## Brief
Each record must reappear in the answer exactly as it is written.

## Source records
------------
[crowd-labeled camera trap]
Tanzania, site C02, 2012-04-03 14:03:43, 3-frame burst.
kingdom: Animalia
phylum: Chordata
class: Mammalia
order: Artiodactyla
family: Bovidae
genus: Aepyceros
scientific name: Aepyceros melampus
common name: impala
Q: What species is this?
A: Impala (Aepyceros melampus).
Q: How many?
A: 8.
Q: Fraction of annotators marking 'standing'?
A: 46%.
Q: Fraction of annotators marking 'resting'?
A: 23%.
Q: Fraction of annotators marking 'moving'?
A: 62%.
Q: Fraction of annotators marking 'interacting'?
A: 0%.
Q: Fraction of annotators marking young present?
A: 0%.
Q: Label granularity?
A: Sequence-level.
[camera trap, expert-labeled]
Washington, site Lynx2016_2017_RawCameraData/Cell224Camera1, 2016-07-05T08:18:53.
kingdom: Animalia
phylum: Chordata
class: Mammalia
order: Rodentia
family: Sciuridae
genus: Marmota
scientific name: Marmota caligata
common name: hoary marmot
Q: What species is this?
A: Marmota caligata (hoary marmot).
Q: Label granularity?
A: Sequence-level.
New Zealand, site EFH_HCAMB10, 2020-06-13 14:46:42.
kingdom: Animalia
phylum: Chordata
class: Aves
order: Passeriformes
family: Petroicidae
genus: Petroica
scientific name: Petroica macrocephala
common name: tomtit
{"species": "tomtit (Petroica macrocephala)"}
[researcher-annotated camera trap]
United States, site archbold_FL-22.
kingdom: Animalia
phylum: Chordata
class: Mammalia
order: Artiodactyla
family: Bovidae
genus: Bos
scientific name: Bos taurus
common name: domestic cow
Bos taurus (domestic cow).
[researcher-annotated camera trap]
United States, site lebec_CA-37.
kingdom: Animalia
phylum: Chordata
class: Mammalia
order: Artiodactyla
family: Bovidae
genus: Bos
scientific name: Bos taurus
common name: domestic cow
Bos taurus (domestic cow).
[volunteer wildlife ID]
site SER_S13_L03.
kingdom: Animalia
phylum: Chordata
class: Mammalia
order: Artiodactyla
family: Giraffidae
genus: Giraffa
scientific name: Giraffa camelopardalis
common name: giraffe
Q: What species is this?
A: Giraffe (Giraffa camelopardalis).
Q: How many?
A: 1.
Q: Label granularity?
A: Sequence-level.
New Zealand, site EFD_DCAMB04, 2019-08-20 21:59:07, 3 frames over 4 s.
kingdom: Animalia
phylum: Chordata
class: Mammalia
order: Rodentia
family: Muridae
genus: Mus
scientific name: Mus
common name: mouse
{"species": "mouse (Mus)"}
------------
## Reply
[crowd-labeled camera trap]
Tanzania, site C02, 2012-04-03 14:03:43, 3-frame burst.
kingdom: Animalia
phylum: Chordata
class: Mammalia
order: Artiodactyla
family: Bovidae
genus: Aepyceros
scientific name: Aepyceros melampus
common name: impala
Q: What species is this?
A: Impala (Aepyceros melampus).
Q: How many?
A: 8.
Q: Fraction of annotators marking 'standing'?
A: 46%.
Q: Fraction of annotators marking 'resting'?
A: 23%.
Q: Fraction of annotators marking 'moving'?
A: 62%.
Q: Fraction of annotators marking 'interacting'?
A: 0%.
Q: Fraction of annotators marking young present?
A: 0%.
Q: Label granularity?
A: Sequence-level.
[camera trap, expert-labeled]
Washington, site Lynx2016_2017_RawCameraData/Cell224Camera1, 2016-07-05T08:18:53.
kingdom: Animalia
phylum: Chordata
class: Mammalia
order: Rodentia
family: Sciuridae
genus: Marmota
scientific name: Marmota caligata
common name: hoary marmot
Q: What species is this?
A: Marmota caligata (hoary marmot).
Q: Label granularity?
A: Sequence-level.
New Zealand, site EFH_HCAMB10, 2020-06-13 14:46:42.
kingdom: Animalia
phylum: Chordata
class: Aves
order: Passeriformes
family: Petroicidae
genus: Petroica
scientific name: Petroica macrocephala
common name: tomtit
{"species": "tomtit (Petroica macrocephala)"}
[researcher-annotated camera trap]
United States, site archbold_FL-22.
kingdom: Animalia
phylum: Chordata
class: Mammalia
order: Artiodactyla
family: Bovidae
genus: Bos
scientific name: Bos taurus
common name: domestic cow
Bos taurus (domestic cow).
[researcher-annotated camera trap]
United States, site lebec_CA-37.
kingdom: Animalia
phylum: Chordata
class: Mammalia
order: Artiodactyla
family: Bovidae
genus: Bos
scientific name: Bos taurus
common name: domestic cow
Bos taurus (domestic cow).
[volunteer wildlife ID]
site SER_S13_L03.
kingdom: Animalia
phylum: Chordata
class: Mammalia
order: Artiodactyla
family: Giraffidae
genus: Giraffa
scientific name: Giraffa camelopardalis
common name: giraffe
Q: What species is this?
A: Giraffe (Giraffa camelopardalis).
Q: How many?
A: 1.
Q: Label granularity?
A: Sequence-level.
New Zealand, site EFD_DCAMB04, 2019-08-20 21:59:07, 3 frames over 4 s.
kingdom: Animalia
phylum: Chordata
class: Mammalia
order: Rodentia
family: Muridae
genus: Mus
scientific name: Mus
common name: mouse
{"species": "mouse (Mus)"}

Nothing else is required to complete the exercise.